▶ _原文抜粋_
-*-
政府内でも動きがみられた。自民党や立憲民主党など各党派の実務者が「今国会での法改正」を目指し、協議を実施したのだ。

与党と立憲がまとめた案では、オンラインカジノが違法であることの周知、徹底を図ることやカジノサイトの開設を禁止することに加え、サイトに誘導する広告掲載やSNS投稿などを禁止することが盛り込まれている。

最新の調査では、1年以内にオンラインカジノを利用したことがある人は、実に340万人以上にのぼることが判明している。

「寝る時間も惜しんでやっていた」

テレビ西日本報道部は、オンラインカジノの元利用者だったという30代の男性に話を聞いた。「オンラインカジノ以前にパチンコ、スロット、競艇、競輪もやっていた。どうしても寝ている時間が、ギャンブルできない時間。でも、その時間もやはりギャンブルやりたい。お金が欲しい。それが最初の第一歩だった」と元利用者の男性は述懐する。

元利用者の男性は、7年前に広告を見て軽い気持ちで利用を始めたという。100万円の「勝ち」を得た経験からさらにのめり込んでいった。

元利用者の男性は「仕事しながらもやってたし、寝る時間を惜しんでもやっていた。ずっと『ここに賭けろ』っていうのがあって、それをしながらお風呂に入ったりしてた。だから本当に何時間やってたか分からない」と話す。

ほぼ毎日、賭け続けた男性は、まさに、オンラインカジノ依存症に陥ってしまっていた。気づいた時には600万円の借金を抱えていたという。

「危機感を感じたのは、自分がどん底に立ってから。お金の面でどうしようもなくなったときに、やっと『やばい』と思った」と男性は振り返った。

元従業員「ちょっと“卑怯な手法”」

日本では違法のオンラインカジノに、なぜ人々は取り込まれていくのか? 海外のオンラインカジノ運営会社で働いていた経験がある日本人の男性は「規制がない日本だとオンラインカジノは、まあやりたい放題できる。それに、ちょっと“卑怯な手法”があって…」と話した。
-*-
[場面の幾何に関する質問]
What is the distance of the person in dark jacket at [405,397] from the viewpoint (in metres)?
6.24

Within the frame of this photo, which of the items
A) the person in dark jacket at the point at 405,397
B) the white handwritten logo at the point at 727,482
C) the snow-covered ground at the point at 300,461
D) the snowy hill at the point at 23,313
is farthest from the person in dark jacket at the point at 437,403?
-*-
▶ _演習の課題_
1. オンラインカジノに関する記事から、「与党と立憲がまとめた案では、」から「にのぼることが判明している。」までをそのまま書き写してください。
2. オンラインカジノに関する記事の最後の文に続けて、その先を書くこと。

▶ _解答_
1.
与党と立憲がまとめた案では、オンラインカジノが違法であることの周知、徹底を図ることやカジノサイトの開設を禁止することに加え、サイトに誘導する広告掲載やSNS投稿などを禁止することが盛り込まれている。

最新の調査では、1年以内にオンラインカジノを利用したことがある人は、実に340万人以上にのぼることが判明している。

2.
日本人をカモにする、その卑怯な手法とは何なのか。「例えば利用者が10万円勝ちました。出金を要請します。カジノ側は、その出金をわざと遅らせるんですよ。『システム上のトラブルがあって』とか言って…」と話し始める元従業員の男性。

「3~4日経って、全然、お金が出てこないから『もうちょっと遊ぼう』となって、プレイヤーが、またその勝った10万円分で遊んで、どこかで勝ったお金以上に負けるまで、カジノ側は出勤を待って…」と元従業員の男性は打ち明けた。

利用者の勝ち分の支払いを遅らせたうえで、その間にさらに賭けた利用者が「負けるまで待つ」。つまり、利用者の「勝ち逃げ」を許さない、恐るべき仕組みだったのだ。

そしてオンラインカジノは、いまや国内で賭けられた総額が年間で1兆2千億円にのぼることが判明している。さらに支援団体の調査によるとオンラインカジノを利用したことがある人のうち実に3割が「1週間以内」に借金をしていたことが明らかになった。そもそも違法な上に、一度始めてしまうと生活が破綻する可能性が非常に高いのだ。

ただ一方で同じ調査で、50%以上が「違法だと知らなかった」と答えていて、そのリスクが、まだまだ周知されていないのが現状のようだ。

その手軽さと巧妙な罠で日本人が次々とハマっていくオンラインカジノ。少しだけ…、という軽い気持ちが人生を狂わせるかもしれない。